Top of INFORMATION SUPPLIED
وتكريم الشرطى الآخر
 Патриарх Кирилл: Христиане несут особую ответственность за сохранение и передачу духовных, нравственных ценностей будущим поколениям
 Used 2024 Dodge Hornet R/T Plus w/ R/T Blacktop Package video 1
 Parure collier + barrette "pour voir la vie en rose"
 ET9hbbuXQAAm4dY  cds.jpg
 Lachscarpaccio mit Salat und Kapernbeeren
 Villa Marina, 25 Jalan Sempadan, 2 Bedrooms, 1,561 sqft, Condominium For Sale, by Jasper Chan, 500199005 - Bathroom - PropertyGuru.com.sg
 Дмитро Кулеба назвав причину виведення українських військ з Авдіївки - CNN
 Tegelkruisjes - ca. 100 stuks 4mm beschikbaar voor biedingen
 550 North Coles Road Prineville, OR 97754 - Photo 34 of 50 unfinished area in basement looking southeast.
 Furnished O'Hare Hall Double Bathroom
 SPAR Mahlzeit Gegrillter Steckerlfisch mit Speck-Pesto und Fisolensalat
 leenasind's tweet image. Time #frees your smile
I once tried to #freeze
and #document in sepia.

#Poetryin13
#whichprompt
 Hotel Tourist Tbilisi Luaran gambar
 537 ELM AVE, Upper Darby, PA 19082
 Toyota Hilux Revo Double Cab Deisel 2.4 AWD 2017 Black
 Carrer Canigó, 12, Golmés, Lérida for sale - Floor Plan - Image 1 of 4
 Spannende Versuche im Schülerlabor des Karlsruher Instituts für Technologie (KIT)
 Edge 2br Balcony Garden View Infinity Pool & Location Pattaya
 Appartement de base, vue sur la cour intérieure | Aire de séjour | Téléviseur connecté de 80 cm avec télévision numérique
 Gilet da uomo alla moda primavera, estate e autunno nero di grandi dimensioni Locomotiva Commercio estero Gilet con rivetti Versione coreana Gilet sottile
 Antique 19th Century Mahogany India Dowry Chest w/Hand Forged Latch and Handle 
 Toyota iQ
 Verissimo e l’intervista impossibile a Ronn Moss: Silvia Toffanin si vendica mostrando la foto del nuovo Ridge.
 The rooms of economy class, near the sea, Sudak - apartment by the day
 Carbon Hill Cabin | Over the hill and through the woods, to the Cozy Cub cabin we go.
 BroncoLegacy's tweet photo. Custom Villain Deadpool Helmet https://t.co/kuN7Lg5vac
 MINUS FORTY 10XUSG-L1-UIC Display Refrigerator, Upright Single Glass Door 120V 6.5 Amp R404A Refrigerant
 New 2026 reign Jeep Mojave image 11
Bottom of INFORMATION SUPPLIED
## WHAT TO WORK ON:
Exact duplication of all the data above is expected.

## TASK OUTPUT:
وتكريم الشرطى الآخر
 Патриарх Кирилл: Христиане несут особую ответственность за сохранение и передачу духовных, нравственных ценностей будущим поколениям
 Used 2024 Dodge Hornet R/T Plus w/ R/T Blacktop Package video 1
 Parure collier + barrette "pour voir la vie en rose"
 ET9hbbuXQAAm4dY  cds.jpg
 Lachscarpaccio mit Salat und Kapernbeeren
 Villa Marina, 25 Jalan Sempadan, 2 Bedrooms, 1,561 sqft, Condominium For Sale, by Jasper Chan, 500199005 - Bathroom - PropertyGuru.com.sg
 Дмитро Кулеба назвав причину виведення українських військ з Авдіївки - CNN
 Tegelkruisjes - ca. 100 stuks 4mm beschikbaar voor biedingen
 550 North Coles Road Prineville, OR 97754 - Photo 34 of 50 unfinished area in basement looking southeast.
 Furnished O'Hare Hall Double Bathroom
 SPAR Mahlzeit Gegrillter Steckerlfisch mit Speck-Pesto und Fisolensalat
 leenasind's tweet image. Time #frees your smile
I once tried to #freeze
and #document in sepia.

#Poetryin13
#whichprompt
 Hotel Tourist Tbilisi Luaran gambar
 537 ELM AVE, Upper Darby, PA 19082
 Toyota Hilux Revo Double Cab Deisel 2.4 AWD 2017 Black
 Carrer Canigó, 12, Golmés, Lérida for sale - Floor Plan - Image 1 of 4
 Spannende Versuche im Schülerlabor des Karlsruher Instituts für Technologie (KIT)
 Edge 2br Balcony Garden View Infinity Pool & Location Pattaya
 Appartement de base, vue sur la cour intérieure | Aire de séjour | Téléviseur connecté de 80 cm avec télévision numérique
 Gilet da uomo alla moda primavera, estate e autunno nero di grandi dimensioni Locomotiva Commercio estero Gilet con rivetti Versione coreana Gilet sottile
 Antique 19th Century Mahogany India Dowry Chest w/Hand Forged Latch and Handle 
 Toyota iQ
 Verissimo e l’intervista impossibile a Ronn Moss: Silvia Toffanin si vendica mostrando la foto del nuovo Ridge.
 The rooms of economy class, near the sea, Sudak - apartment by the day
 Carbon Hill Cabin | Over the hill and through the woods, to the Cozy Cub cabin we go.
 BroncoLegacy's tweet photo. Custom Villain Deadpool Helmet https://t.co/kuN7Lg5vac
 MINUS FORTY 10XUSG-L1-UIC Display Refrigerator, Upright Single Glass Door 120V 6.5 Amp R404A Refrigerant
 New 2026 reign Jeep Mojave image 11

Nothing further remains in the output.